The episode began with Raylan gathering up Arlo's belongings and putting them in his old Army footlocker, which he took out to the lawn, poured whiskey over, and set on fire. The next morning, a man with a backhoe arrived to talk to Raylan about exhuming his parents' remains. Raylan is pulling up stakes in Kentucky to transfer to a field office in Florida so he can be close to Winona and Willow. He hasn't left yet because he has unfinished business with his one-time mining buddy and current arch-enemy Boyd Crowder.
Raylan had a sit-down with Markham and they discovered they have a common problem: Boyd. The thing standing in their way is Walker. Raylan makes a deal with the crime boss: He'll take care of Walker if Markham helps him get to Boyd. In exchange, Markham will get the land that belonged to Raylan's parents. Markham agrees and takes to a local radio station, offering a $100,000 reward for information leading to Walker's arrest.
Walker is at the Crowders' place getting stitched up at Ava's kitchen table. They decided not to kill him because he knows the combination to Markham's safe. Raylan pays a visit and is led right to Walker so the Crowders can collect the reward. Walker becomes the latest addition to the series' body count. Raylan also informed new boss Rachel that Ava's been burned as a confidential informant. At this point, Ava's ultimate fate is anyone's guess.

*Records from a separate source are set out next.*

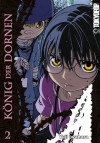 König der Dornen 2 - Yuji Iwahara, 岩原裕二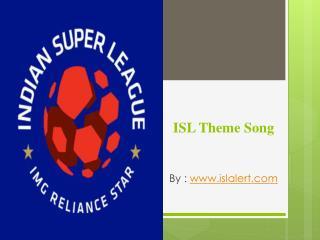 ISL Theme Song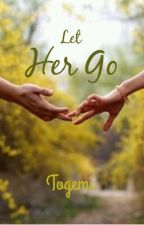 Let Her Go. by togemi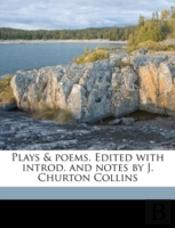 Plays & Poems. Edited With Introd. And N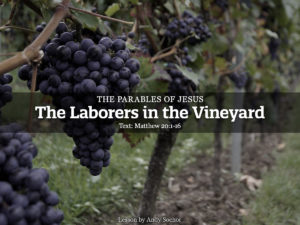 The Laborers in the Vineyard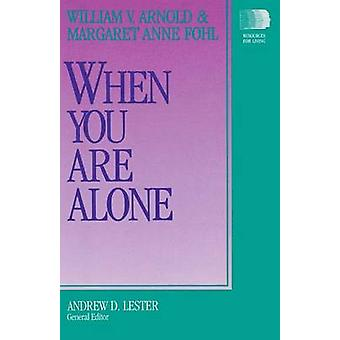 When You Are Alone by Arnold & William V.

Only two items of Arlo's seem to have escaped the burn pile: a black-and-white picture of Raylan's mother Frances and a mystery key. The key turned out to open a shed on the Givens' property. Raylan goes inside, but there seems to be nothing at all in the shed. Raylan muses aloud that he used to have nightmares about what could be hidden out there; he and Frances were forbidden to go inside. This leads to him having a chat with his father's ghost, who claims it was nothing more than a quiet place for him to be alone. I'm not entirely convinced by that; there were some doors and small rooms in the shed itself that Raylan didn't explore. Still it was a nice symbolic scene about putting your past behind you.